=== Stored data ===
%%
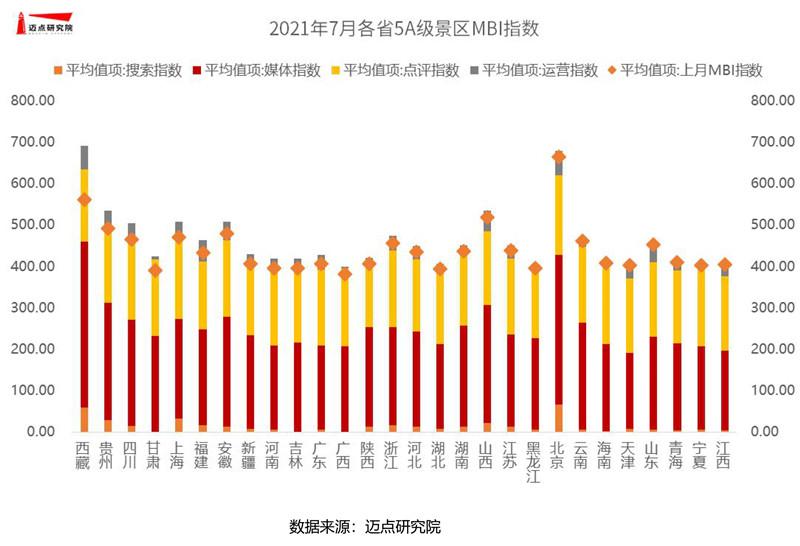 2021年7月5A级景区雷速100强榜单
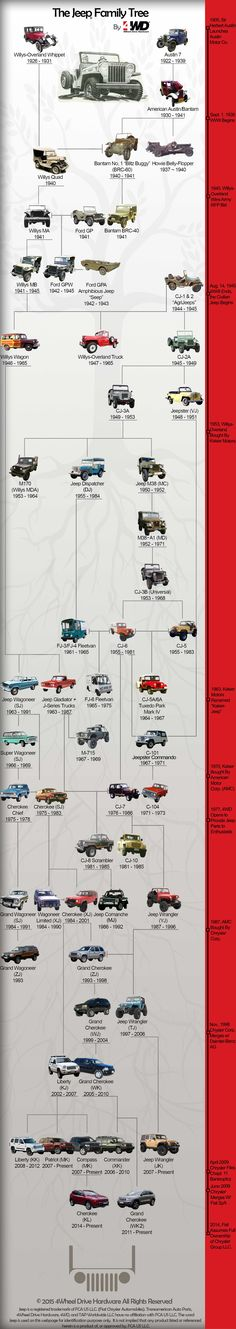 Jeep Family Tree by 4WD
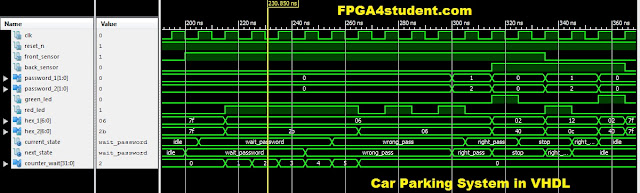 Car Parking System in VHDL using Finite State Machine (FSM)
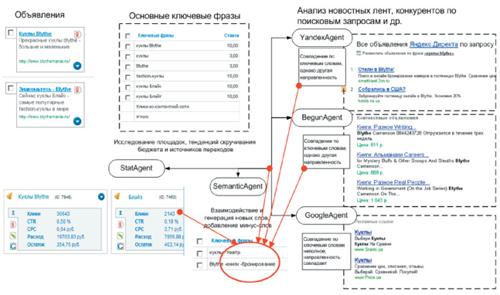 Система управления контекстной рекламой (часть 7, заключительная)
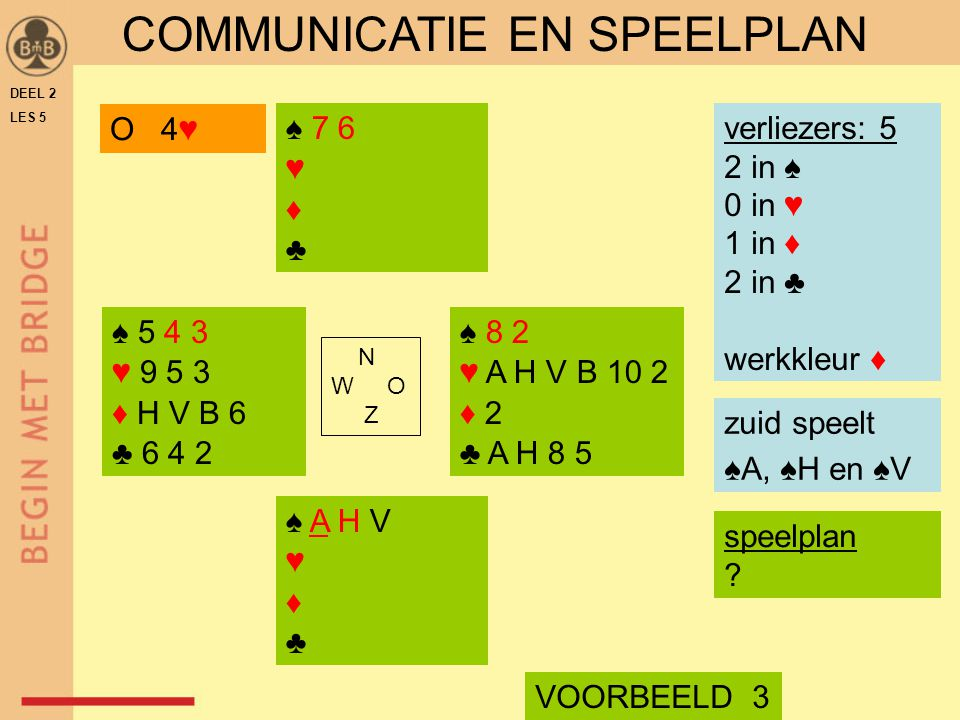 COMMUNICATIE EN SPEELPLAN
%%
%%
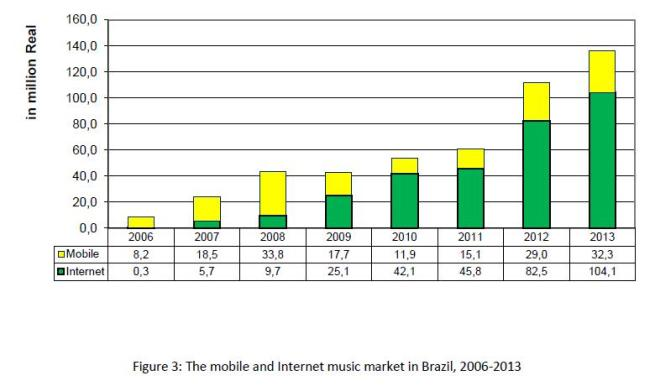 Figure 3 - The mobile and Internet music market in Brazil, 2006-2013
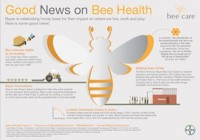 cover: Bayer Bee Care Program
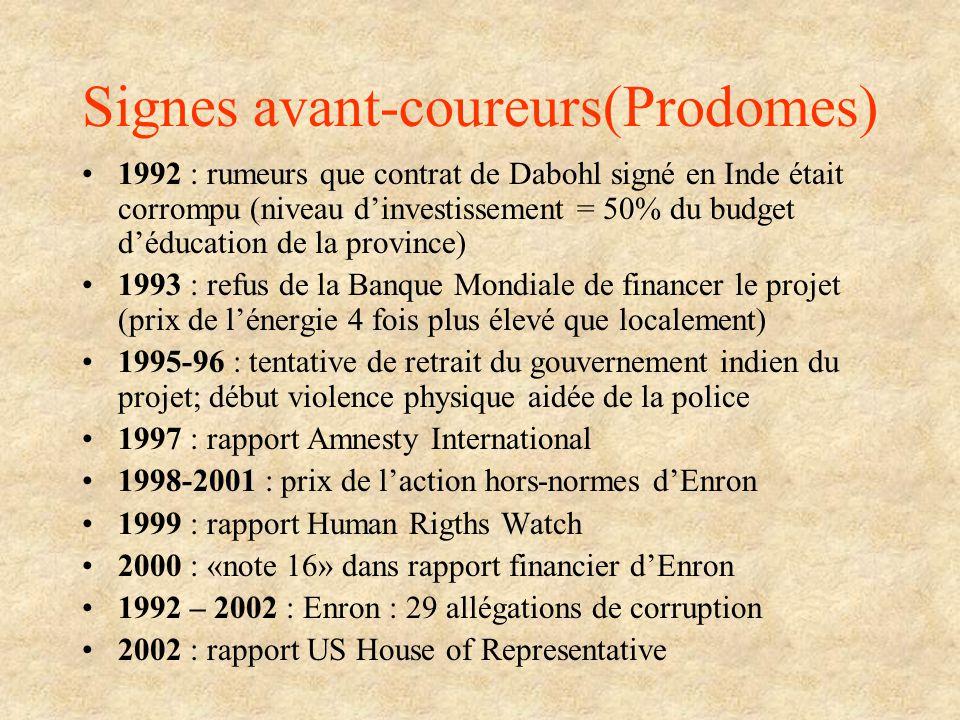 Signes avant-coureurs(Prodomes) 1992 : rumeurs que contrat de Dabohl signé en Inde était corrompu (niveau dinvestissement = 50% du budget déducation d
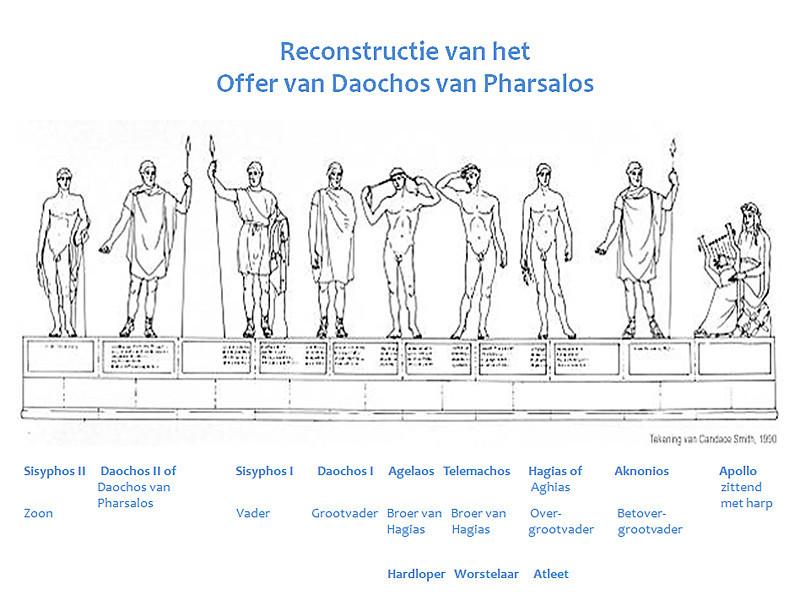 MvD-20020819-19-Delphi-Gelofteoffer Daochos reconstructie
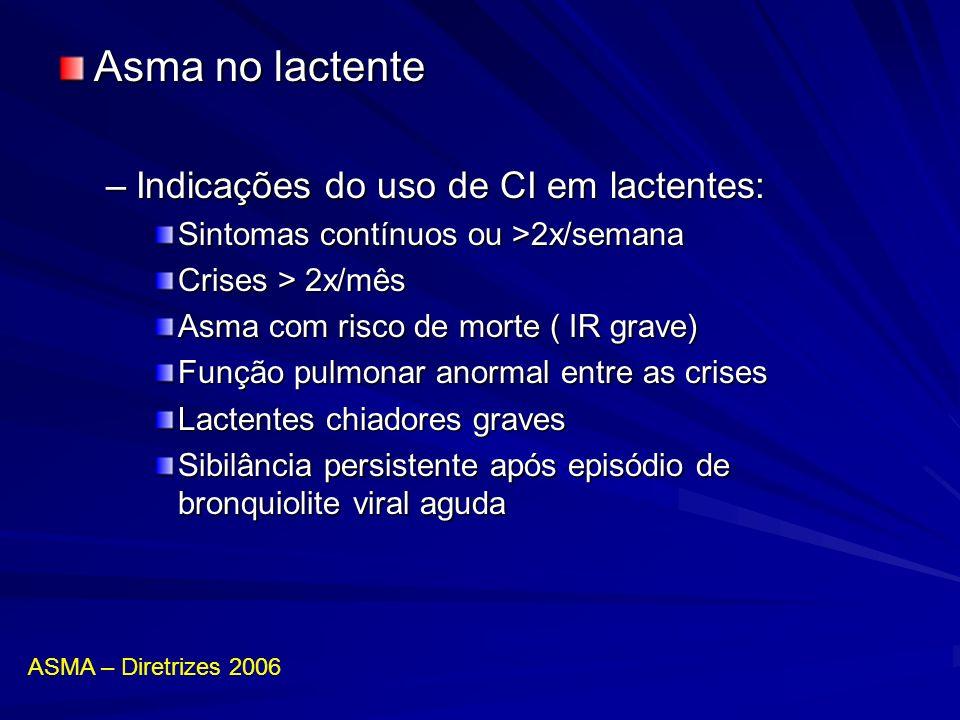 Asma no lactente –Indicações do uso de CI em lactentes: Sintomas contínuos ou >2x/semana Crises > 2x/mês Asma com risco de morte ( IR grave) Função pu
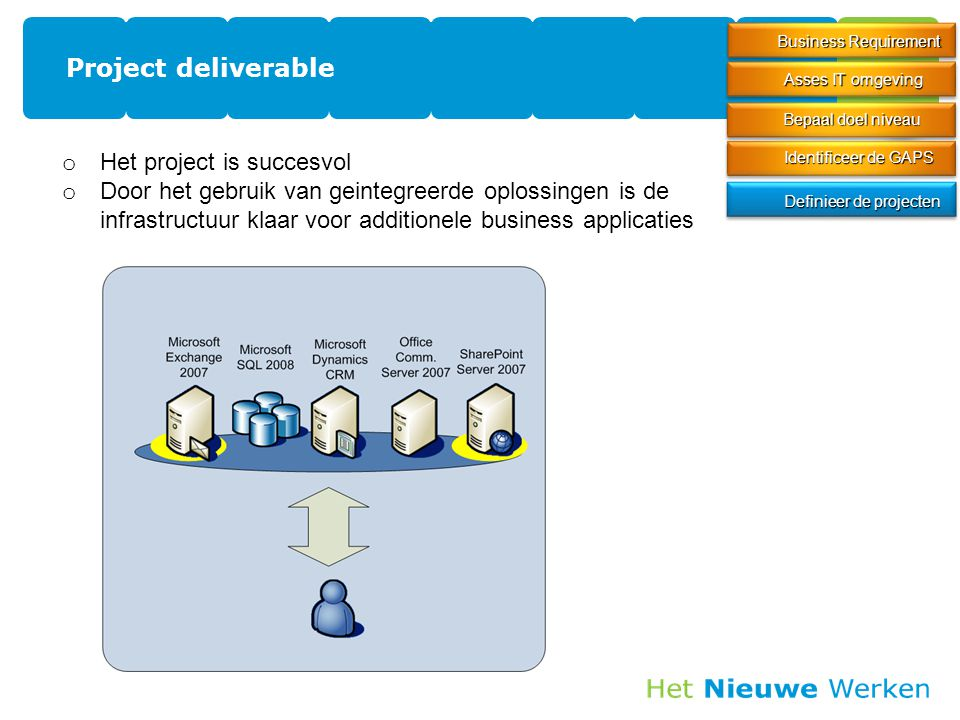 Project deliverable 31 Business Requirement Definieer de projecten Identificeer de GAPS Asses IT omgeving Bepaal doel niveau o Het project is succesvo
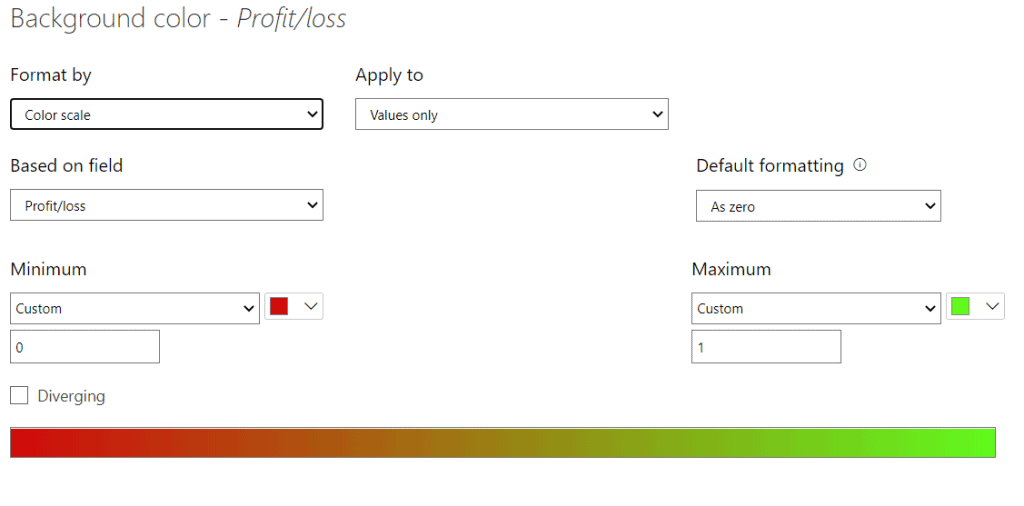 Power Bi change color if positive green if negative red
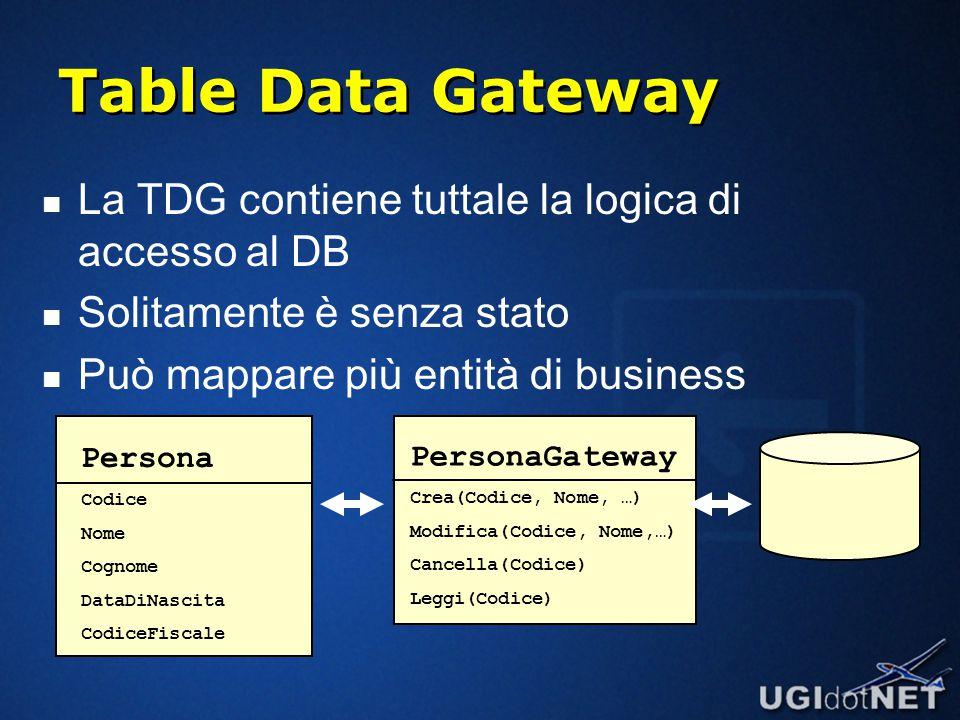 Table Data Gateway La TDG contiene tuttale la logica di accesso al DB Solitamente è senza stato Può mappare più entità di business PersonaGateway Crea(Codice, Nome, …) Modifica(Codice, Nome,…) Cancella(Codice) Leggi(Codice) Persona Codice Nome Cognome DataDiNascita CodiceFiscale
%%
=== EXERCISE DETAILS ===
Would you copy, word for word, only the lines above from the one containing "MvD-20020819-19-Delphi-Gelofteoffer Daochos reconstructie" through the one containing "Table Data Gateway", both included, and please leave out the pictures?

=== PROBLEM SOLUTION ===
 MvD-20020819-19-Delphi-Gelofteoffer Daochos reconstructie
 Asma no lactente –Indicações do uso de CI em lactentes: Sintomas contínuos ou >2x/semana Crises > 2x/mês Asma com risco de morte ( IR grave) Função pu
 Project deliverable 31 Business Requirement Definieer de projecten Identificeer de GAPS Asses IT omgeving Bepaal doel niveau o Het project is succesvo
 Power Bi change color if positive green if negative red
 Table Data Gateway La TDG contiene tuttale la logica di accesso al DB Solitamente è senza stato Può mappare più entità di business PersonaGateway Crea(Codice, Nome, …) Modifica(Codice, Nome,…) Cancella(Codice) Leggi(Codice) Persona Codice Nome Cognome DataDiNascita CodiceFiscale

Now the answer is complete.